**Objectives**
1. According to the Historic X-Over article, which championship did NJPW and Stardom announce on July 29, with its first champion to be crowned at the event?
2. Reproduce part of the Historic X-Over article word for word, beginning at the words "Historic X-Over (pronounced: Historic" and stopping after "various NJPW events.".
3. Resume the article on the Historic X-Over wrestling event, picking up right after its final sentence.

**Selected passage**
━━━━━━
- Promotional poster featuring various NJPW and Stardom wrestlers.
- Promotion(s): New Japan Pro-Wrestling World Wonder Ring Stardom
- Date: November 20, 2022
- City: Tokyo, Japan
- Venue: Ariake Arena
- Attendance: 7,102

Historic X-Over chronology
| ← Previous First | Next → Historic X-Over 2 |

New Japan Pro-Wrestling event chronology
| ← Previous Battle Autumn '22 | Next → World Tag League & Super Jr. Tag League Wrestle Kingdom 17 |

World Wonder Ring Stardom event chronology
| ← Previous Gold Rush 2022 | Next → Stardom in Showcase vol.3 |

= Historic X-Over =

2022 New Japan Pro-Wrestling and World Wonder Ring Stardom professional wrestling event

Historic X-Over (pronounced: Historic Crossover) was a professional wrestling event co-promoted by New Japan Pro-Wrestling (NJPW) and World Wonder Ring Stardom (Stardom). It took place on November 20, 2022, at the Ariake Arena in Tokyo, Japan.

==Production==

===Background===
On January 31, 2012, card game company Bushiroad fully acquired New Japan Pro-Wrestling (NJPW) from video game developer Yuke's. On October 17, 2019, Bushiroad announced in a press conference that they had also acquired World Wonder Ring Stardom (Stardom) from the company's President Rossy Ogawa, making Stardom the sister promotion of NJPW. Since Wrestle Kingdom 14, NJPW has featured Stardom matches at various NJPW events.

On June 6, 2022, during Bushiroad's 15th anniversary press conference, it was announced that NJPW and Stardom will hold its first shared event on November 20. NJPW President Takami Ohbari, revealed that the event would include at least two mixed tag team matches and that Stardom wrestlers would be featured on NJPW Strong events in the United States.

On July 29, NJPW and Stardom announced the creation of the IWGP Women's Championship, which would be defended at NJPW events in Japan and United States by Stardom wrestlers. The inaugural champion will be crowned at Historic X-Over.

===Storylines===
Historic X-Over featured eleven professional wrestling matches that result from scripted storylines, where wrestlers portray villains, heroes, or less distinguishable characters in the scripted events that build tension and culminate in a wrestling match or series of matches.
━━━━━━
**Recorded data**

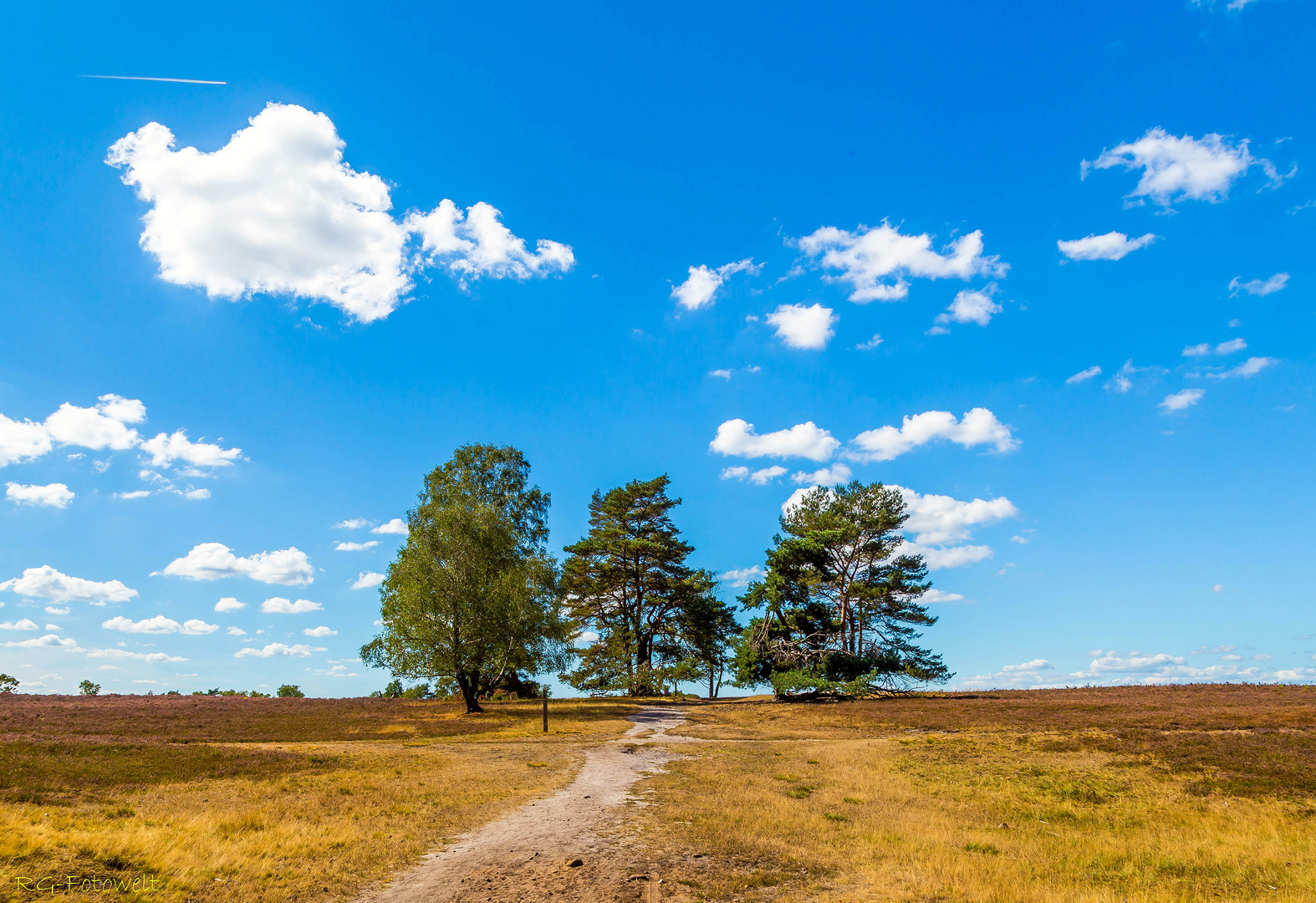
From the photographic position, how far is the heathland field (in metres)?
9.99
━━━━━━
**The replies**
1. The IWGP Women's Championship.

2.
Historic X-Over (pronounced: Historic Crossover) was a professional wrestling event co-promoted by New Japan Pro-Wrestling (NJPW) and World Wonder Ring Stardom (Stardom). It took place on November 20, 2022, at the Ariake Arena in Tokyo, Japan.

==Production==

===Background===
On January 31, 2012, card game company Bushiroad fully acquired New Japan Pro-Wrestling (NJPW) from video game developer Yuke's. On October 17, 2019, Bushiroad announced in a press conference that they had also acquired World Wonder Ring Stardom (Stardom) from the company's President Rossy Ogawa, making Stardom the sister promotion of NJPW. Since Wrestle Kingdom 14, NJPW has featured Stardom matches at various NJPW events.

3.
On August 27, 2022, representatives from fives stables would draw straws to determine which four stables out of the five would compete for in the IWGP Women's Championship tournament. The representatives were Giulia from Donna Del Mondo, Mayu Iwatani from Stars, Starlight Kid from Oedo Tai, and Utami Hayashishita from Queen's Quest with Syuri from God's Eye being eliminated due to drawing the shortest straw. With Iwatani, Hayashishita, Himeka from Donna Del Mondo and Momo Watanabe from Oedo Tai being chosen to compete on the Japanese side of the tournament, while Jazzy Gabert, Ava White, and Kairi (despite being Japanese) was announced to compete on the foreigner side with Kairi receiving a first round bye. On October 2 at Royal Quest II, Gabert defeated White to advanced to the semi-final while Iwatani defeated Watanabe and Hayashishita defeated Himeka on October 22 to advance. On October 23, Iwatani and Kairi would defeat Hayashishita and Gabert to advance to the finals at Historic X-Over.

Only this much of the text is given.